Шинели и шапки висят на крючке. Лежу на верхней полке и затягиваюсь пряной сигаретой. После многих недель без курева перед глазами у меня плывут круги; лампа, полки, окно приобретают расплывчатые очертания, и я уже плохо соображаю, кто я и где я, правда это или сон. А может быть, все это уже на том свете и я давно истлел в массовой могиле? Или в последний момент ум мой помутился? Неужели после этой мясорубки я в пассажирском вагоне еду через Сталинград в купе с белоснежным бельем, с сигаретой в руке, небрежно расстегнув старый мундир, и со мной дружелюбно разговаривает русская девушка?
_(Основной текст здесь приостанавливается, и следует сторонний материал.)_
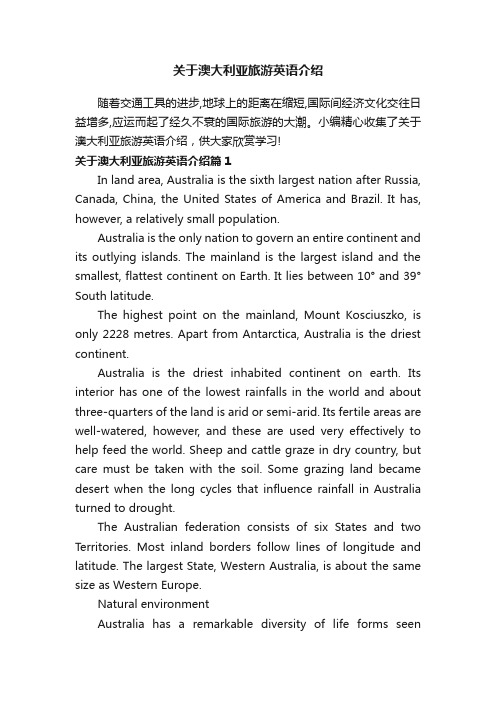 关于澳大利亚旅游英语介绍

随着交通工具的进步,地球上的距离在缩短,国际间经济文化交往日益增多,应运而起了经久不衰的国际旅游的大潮。小编精心收集了关于澳大利亚旅游英语介绍，供大家欣赏学习!

关于澳大利亚旅游英语介绍篇1

In land area, Australia is the sixth largest nation after Russia, Canada, China, the United States of America and Brazil. It has, however, a relatively small population.

Australia is the only nation to govern an entire continent and its outlying islands. The mainland is the largest island and the smallest, flattest continent on Earth. It lies between 10° and 39° South latitude.

The highest point on the mainland, Mount Kosciuszko, is only 2228 metres. Apart from Antarctica, Australia is the driest continent.

Australia is the driest inhabited continent on earth. Its interior has one of the lowest rainfalls in the world and about three-quarters of the land is arid or semi-arid. Its fertile areas are well-watered, however, and these are used very effectively to help feed the world. Sheep and cattle graze in dry country, but care must be taken with the soil. Some grazing land became desert when the long cycles that influence rainfall in Australia turned to drought.

The Australian federation consists of six States and two Territories. Most inland borders follow lines of longitude and latitude. The largest State, Western Australia, is about the same size as Western Europe.

Natural environment

Australia has a remarkable diversity of life forms seen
Нет, это непостижимо, это невероятно, это не может быть правдой! Прикусываю себе язык, чтобы почувствовать боль и ощутить, что все это происходит наяву, так, как я вижу и слышу. Нет, я не мертв и не сошел с ума, но я и не мирный турист, который едет в Москву по путевке бюро путешествий. Я только военнопленный, с которым обращаются неожиданно хорошо.
В этот вечер я и мои соседи по купе не перестаем удивляться. Нас обеспечивают хлебом и салом, мясом, колбасой, рыбой, сахаром, дают ложки и вилки. И каждому даже выдают по куску туалетного мыла. Просто не знаем, куда положить эти богатства.
Нельзя отрицать, настроение наше поднялось. Еще несколько часов назад мы сидели на своих деревянных нарах, размышляли и фантазировали, что с нами будет, и ждали очередного ломтя хлеба. Не удивительно, что барометр наш тогда не указывал на «переменно». Никто не мог сказать, что принесет нам будущее. Правда, и теперь еще никто не может сказать нам этого, но исчезло чувство скованности, чувство, что на тебя в любой ситуации смотрят только как на врага, как на подстреленного хищника, с которого и в клетке нельзя спускать глаз. Исчезло чувство страха, что нам придется отвечать за все злодеяния нацистов, за вещи, о которых мы знали только по слухам, чувство вины за то, что мы никогда ничего не делали против этого. Сейчас все это как-то отошло на второй план. Человек снова дышит. И тесное купе наполняется оптимизмом.